§ **Data shown**:

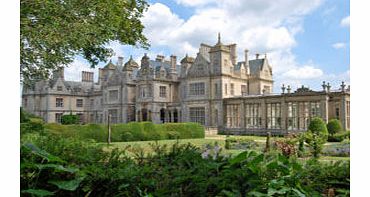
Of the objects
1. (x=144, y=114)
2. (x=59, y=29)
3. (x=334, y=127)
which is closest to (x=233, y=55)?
(x=144, y=114)

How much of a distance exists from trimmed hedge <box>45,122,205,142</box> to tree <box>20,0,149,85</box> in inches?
263

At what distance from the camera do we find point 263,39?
11.5 feet

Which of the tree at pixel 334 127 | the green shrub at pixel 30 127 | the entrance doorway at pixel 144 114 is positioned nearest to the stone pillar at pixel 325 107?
the tree at pixel 334 127

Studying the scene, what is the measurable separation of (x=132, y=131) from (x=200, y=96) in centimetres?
892

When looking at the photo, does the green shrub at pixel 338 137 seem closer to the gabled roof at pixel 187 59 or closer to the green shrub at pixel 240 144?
the green shrub at pixel 240 144

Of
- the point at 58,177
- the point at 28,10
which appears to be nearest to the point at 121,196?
the point at 58,177

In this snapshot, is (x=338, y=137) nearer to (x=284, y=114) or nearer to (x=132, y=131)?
(x=284, y=114)

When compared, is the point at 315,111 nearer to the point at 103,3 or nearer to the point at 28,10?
the point at 103,3

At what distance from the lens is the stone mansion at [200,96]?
672 inches

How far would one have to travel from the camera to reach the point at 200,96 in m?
21.1

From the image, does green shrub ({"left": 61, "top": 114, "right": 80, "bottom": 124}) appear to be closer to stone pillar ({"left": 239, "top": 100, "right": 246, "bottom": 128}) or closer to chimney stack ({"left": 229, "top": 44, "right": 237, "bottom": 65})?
stone pillar ({"left": 239, "top": 100, "right": 246, "bottom": 128})

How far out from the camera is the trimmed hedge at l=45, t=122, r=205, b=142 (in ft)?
36.4

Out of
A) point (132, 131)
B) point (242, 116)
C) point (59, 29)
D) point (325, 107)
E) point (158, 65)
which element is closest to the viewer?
point (59, 29)

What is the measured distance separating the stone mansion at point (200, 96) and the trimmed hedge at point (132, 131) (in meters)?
3.96
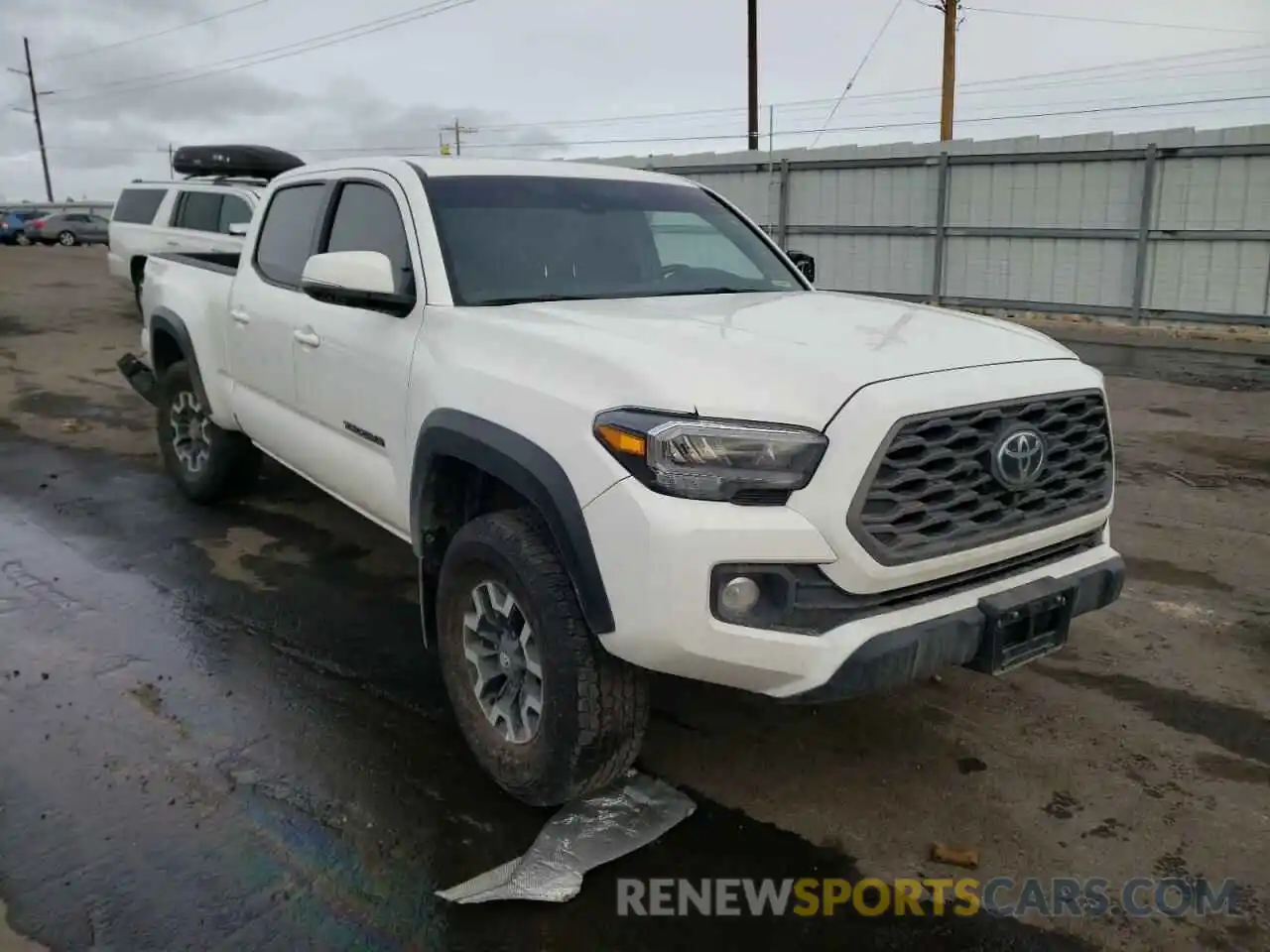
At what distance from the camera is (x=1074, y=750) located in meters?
3.53

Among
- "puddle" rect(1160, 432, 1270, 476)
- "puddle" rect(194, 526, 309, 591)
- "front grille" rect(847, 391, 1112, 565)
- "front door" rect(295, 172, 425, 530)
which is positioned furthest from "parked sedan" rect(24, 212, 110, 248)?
"front grille" rect(847, 391, 1112, 565)

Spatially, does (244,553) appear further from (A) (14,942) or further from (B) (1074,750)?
(B) (1074,750)

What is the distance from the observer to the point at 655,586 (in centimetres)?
256

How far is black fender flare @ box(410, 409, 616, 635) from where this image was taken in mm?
2701

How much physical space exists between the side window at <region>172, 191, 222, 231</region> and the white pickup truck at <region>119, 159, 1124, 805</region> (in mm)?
9011

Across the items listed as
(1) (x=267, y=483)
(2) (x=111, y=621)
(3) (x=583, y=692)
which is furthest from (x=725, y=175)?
(3) (x=583, y=692)

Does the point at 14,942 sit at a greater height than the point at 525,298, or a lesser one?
lesser

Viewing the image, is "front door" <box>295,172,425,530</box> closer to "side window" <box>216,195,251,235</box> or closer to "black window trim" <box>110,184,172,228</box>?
"side window" <box>216,195,251,235</box>

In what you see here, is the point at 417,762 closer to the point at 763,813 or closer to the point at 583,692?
the point at 583,692

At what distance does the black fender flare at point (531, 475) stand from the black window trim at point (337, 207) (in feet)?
2.02

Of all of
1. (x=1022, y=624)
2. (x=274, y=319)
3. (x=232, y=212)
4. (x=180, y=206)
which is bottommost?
(x=1022, y=624)

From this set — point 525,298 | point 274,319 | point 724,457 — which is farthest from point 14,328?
point 724,457

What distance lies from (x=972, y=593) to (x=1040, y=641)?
0.98 feet

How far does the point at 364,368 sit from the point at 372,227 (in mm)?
679
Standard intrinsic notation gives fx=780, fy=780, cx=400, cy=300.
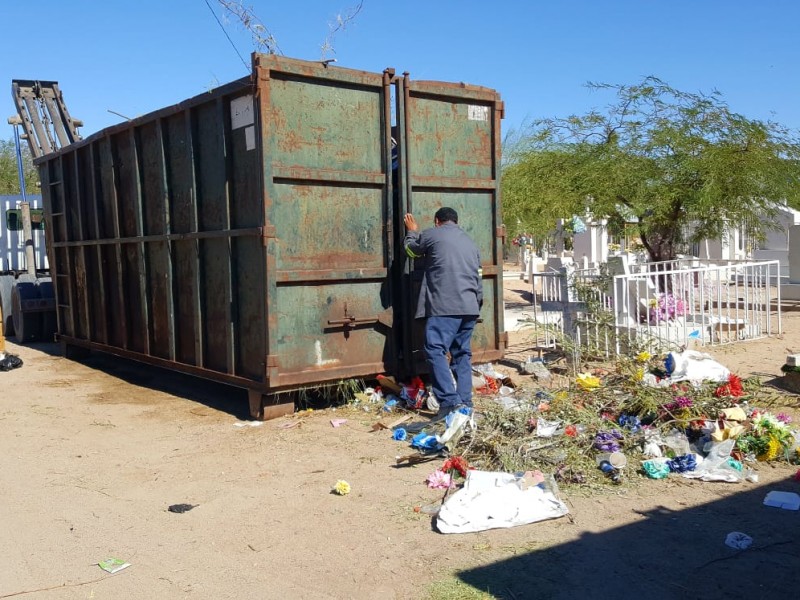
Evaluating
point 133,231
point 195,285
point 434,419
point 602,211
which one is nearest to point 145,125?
point 133,231

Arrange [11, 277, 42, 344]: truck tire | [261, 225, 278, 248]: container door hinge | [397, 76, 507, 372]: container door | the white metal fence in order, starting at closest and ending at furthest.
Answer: [261, 225, 278, 248]: container door hinge, [397, 76, 507, 372]: container door, the white metal fence, [11, 277, 42, 344]: truck tire

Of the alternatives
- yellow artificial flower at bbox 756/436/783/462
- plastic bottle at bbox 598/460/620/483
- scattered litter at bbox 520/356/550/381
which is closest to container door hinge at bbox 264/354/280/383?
plastic bottle at bbox 598/460/620/483

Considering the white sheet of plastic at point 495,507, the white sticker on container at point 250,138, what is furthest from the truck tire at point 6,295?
the white sheet of plastic at point 495,507

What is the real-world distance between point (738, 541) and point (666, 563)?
0.47m

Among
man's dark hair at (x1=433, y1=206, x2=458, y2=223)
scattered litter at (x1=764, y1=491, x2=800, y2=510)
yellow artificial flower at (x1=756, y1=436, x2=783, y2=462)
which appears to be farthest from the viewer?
man's dark hair at (x1=433, y1=206, x2=458, y2=223)

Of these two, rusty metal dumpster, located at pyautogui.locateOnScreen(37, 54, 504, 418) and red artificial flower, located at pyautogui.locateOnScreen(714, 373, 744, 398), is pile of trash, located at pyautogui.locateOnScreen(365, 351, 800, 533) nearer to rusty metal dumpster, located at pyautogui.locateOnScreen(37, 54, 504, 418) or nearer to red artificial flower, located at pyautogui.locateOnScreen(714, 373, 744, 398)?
red artificial flower, located at pyautogui.locateOnScreen(714, 373, 744, 398)

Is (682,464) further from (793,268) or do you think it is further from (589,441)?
(793,268)

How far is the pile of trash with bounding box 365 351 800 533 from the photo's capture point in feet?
14.8

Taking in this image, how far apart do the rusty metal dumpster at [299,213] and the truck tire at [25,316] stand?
5.28 m

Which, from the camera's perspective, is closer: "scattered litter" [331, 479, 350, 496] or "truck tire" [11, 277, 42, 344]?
"scattered litter" [331, 479, 350, 496]

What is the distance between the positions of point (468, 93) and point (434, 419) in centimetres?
316

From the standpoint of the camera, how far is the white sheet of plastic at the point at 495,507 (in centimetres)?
425

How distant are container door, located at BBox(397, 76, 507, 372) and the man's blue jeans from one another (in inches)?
24.8

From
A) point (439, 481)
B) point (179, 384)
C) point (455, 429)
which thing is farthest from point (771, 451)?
point (179, 384)
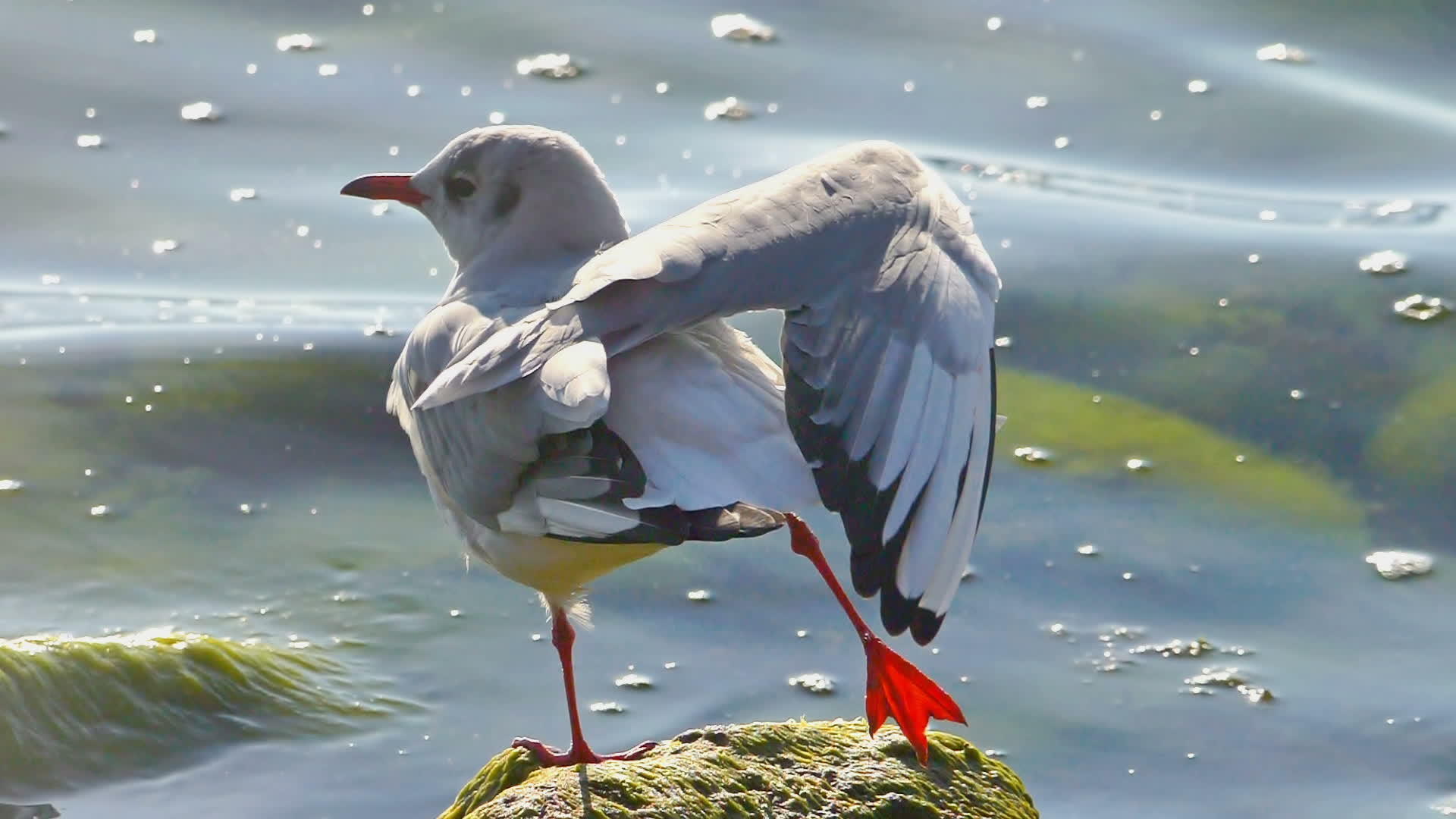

§ **Short exercise**: Render everything from the line containing "How distant are" down to the end of the records above as a Markdown table with the columns "Row" and "Line", one numbered row per line, skipping blank lines. Leave the pictures out of the table.

§ **Task output**:
| Row | Line |
|---|---|
| 1 | How distant are container door, located at BBox(397, 76, 507, 372) and the man's blue jeans from one another (in inches)? |
| 2 | 24.8 |
| 3 | From |
| 4 | A) point (439, 481) |
| 5 | B) point (179, 384) |
| 6 | C) point (455, 429) |
| 7 | which thing is farthest from point (771, 451)? |
| 8 | point (179, 384) |